_Trecho citado:_
--- --- ---

Quando a juventude contagia.
Viagem de Aniversário.
Fernando Braga


Gustavo, meu neto mais velho, ia fazer 19 anos. Aproximou-se um tanto ressabiado e disse:

      — Queridos avós, eu gostaria de comemorar meu aniversário em nosso sítio em Rio Preto, levando 10 amigos do clube e do Insper, onde estudo.

— Querido, o sítio é seu, faça o que bem entender, respondemos.  Leve-os!

        Continuou: -Mas, eu gostaria que fossem juntos!

        Sempre fomos muito ligados e ele sabia que com sua avó, não haveria problema com a alimentação.  

         Iriam na semana próxima e lá permaneceriam de domingo a domingo.

        Para esta viagem, achamos que o melhor seria alugar uma Van, que lá permanecesse, para levá-los de um lado para outro. Tudo foi acertado.

       No domingo pela manhã, lá estavam em frente ao nosso prédio para seguirmos viagem. A maioria dos pais fizeram questão de trazê-los, também com o intuito de nos conhecer. Sanduíches, água e refrigerantes foram preparados e colocados na perua. Eu e minha mulher fomos em nosso próprio carro.

       A viagem de 450 quilômetros foi tranquila, com uma parada no meio do caminho, e às seis horas da tarde chegamos, ainda em plena luz do dia. Ao chegarem, resolveram, por unanimidade, dormirem os 10 juntos, em dois chalés, cem metros próximos, dividindo as camas e dois colchões colocados no chão. Queriam ficar à vontade, com privacidade!

        À noite convidei-os, incluindo o chofer, para irmos comer pizza na cidade, comemorando o aniversário do Gu. O consumo foi de 10 pizzas, com muitos sucos e poucas cervejas, com bolo e velinhas no final. Deu para perceber que comiam bem, mas bebiam pouca bebida alcoólica.

       No dia seguinte, logo pela manhã, sai para comprar uma boa quantidade de pão francês, biscoitos, pão de queijo. O resto, minha esposa havia levado, como manteiga, presunto, queijo, requeijão, bolo, etc. Levantaram por volta das 10 horas e vieram todos à grande mesa preparada, em um anexo da casa. Após o desjejum saíram para conhecer o sítio, que na realidade é uma beleza, um primor, com cinco lagos grandes, cheios com água de mina, piscina, campo de futebol, quadra de tênis, ping-pong, uma mata fechada, árvores frondosas por toda parte e a passarada. Sempre procuramos, naquele lugar, preservar ao máximo a natureza.

       Como esperávamos e estávamos preparados, aqueles rapazes fortes, sadios, tinham as mesmas características de nosso neto, eram bons garfos. Comíamos com o chofer, na copa.  Eram comportados, tomavam uma ou outra cerveja, mas a gozação entre eles era grande e palavrões ocasionais, também.

--- --- ---

_Extrato de dados:_
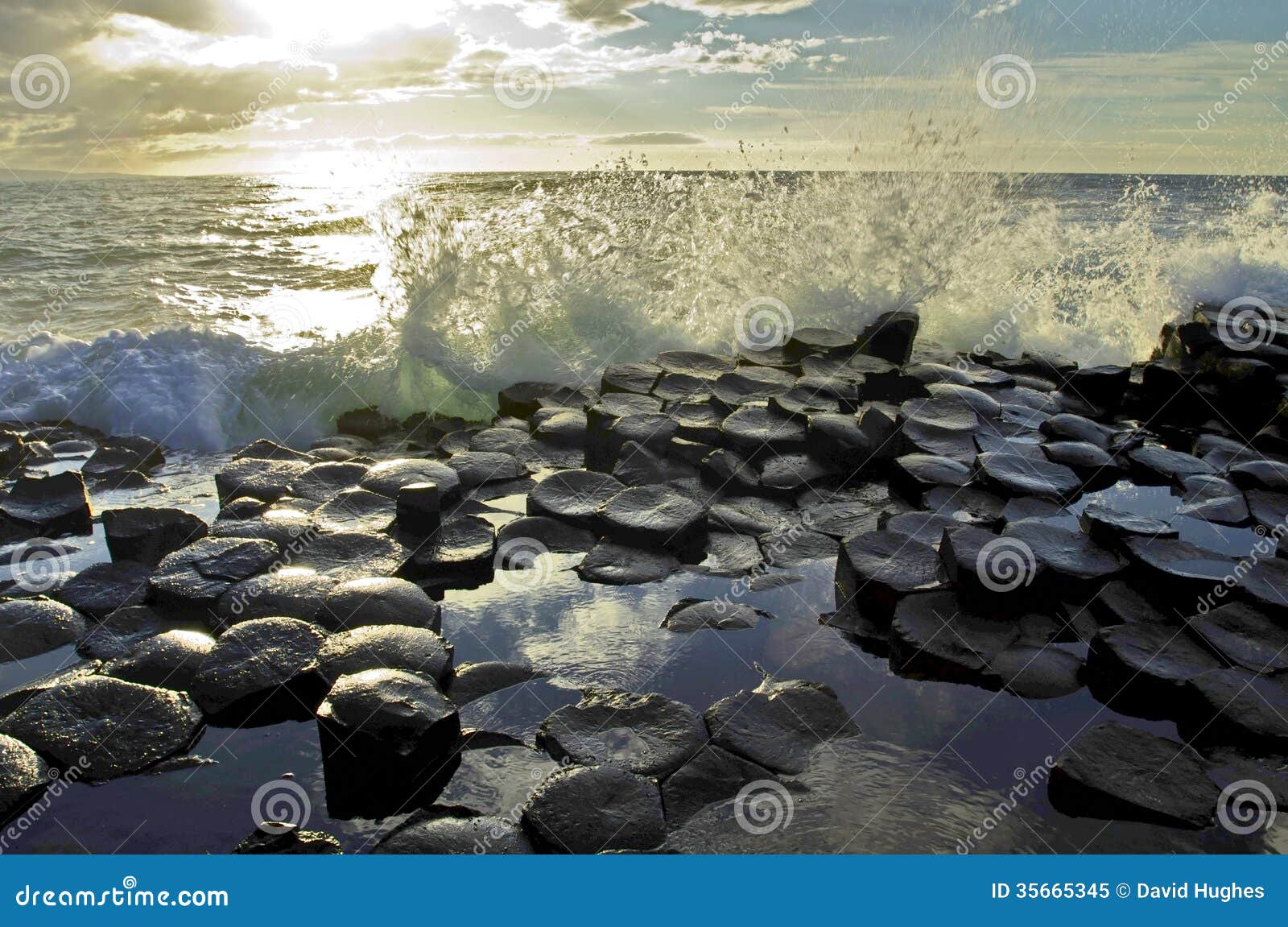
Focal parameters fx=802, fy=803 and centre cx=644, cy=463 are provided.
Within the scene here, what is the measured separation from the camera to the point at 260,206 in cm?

--- --- ---

_Enunciado escrito A:_
Transcreva, do relato da viagem de aniversário, a passagem que vai de "Fernando Braga" até "com a alimentação.".
_Enunciado escrito B:_
Quais alimentos o relato da viagem de aniversário diz que a esposa do narrador havia levado? Liste todos.
_Enunciado escrito C:_
Dê seguimento ao relato da viagem de aniversário a partir da última frase apresentada.

_Resposta esperada A:_
Fernando Braga


Gustavo, meu neto mais velho, ia fazer 19 anos. Aproximou-se um tanto ressabiado e disse:

      — Queridos avós, eu gostaria de comemorar meu aniversário em nosso sítio em Rio Preto, levando 10 amigos do clube e do Insper, onde estudo.

— Querido, o sítio é seu, faça o que bem entender, respondemos.  Leve-os!

        Continuou: -Mas, eu gostaria que fossem juntos!

        Sempre fomos muito ligados e ele sabia que com sua avó, não haveria problema com a alimentação.

_Resposta esperada B:_
Manteiga, presunto, queijo, requeijão e bolo.

_Resposta esperada C:_
       Quando, ainda em São Paulo preparávamos a viagem, pensei que eu seria   protagonista. Lembrei-me de meus filhos quando pequenos e depois, de meus netos, quando íamos para a o sítio, eu procurava distraí-los, ensinando a fazer e empinar papagaio, fazer e usar estilingue, rodar pião, jogar bolinha de gude etc. coisas próprias de minha infância. Pensei em repetir estas coisas com estes rapazes, que para mim eram matutos da capital, que só sabiam usar celular.  Cheguei a comprar carreteis de linha 24, papeis de seda. Só faltaria ir cortar varetas no bambuzal, para saírem quadrados (papagaios). Mas...ninguém se interessou. Pensando bem, eram duas gerações depois da minha e adultos.

        Só queriam conversar entre eles. Mas eu me sentia deslocado, dentro de meu próprio sitio. Pareciam impermeáveis! Ainda bem que não sou complexado. Compreendi.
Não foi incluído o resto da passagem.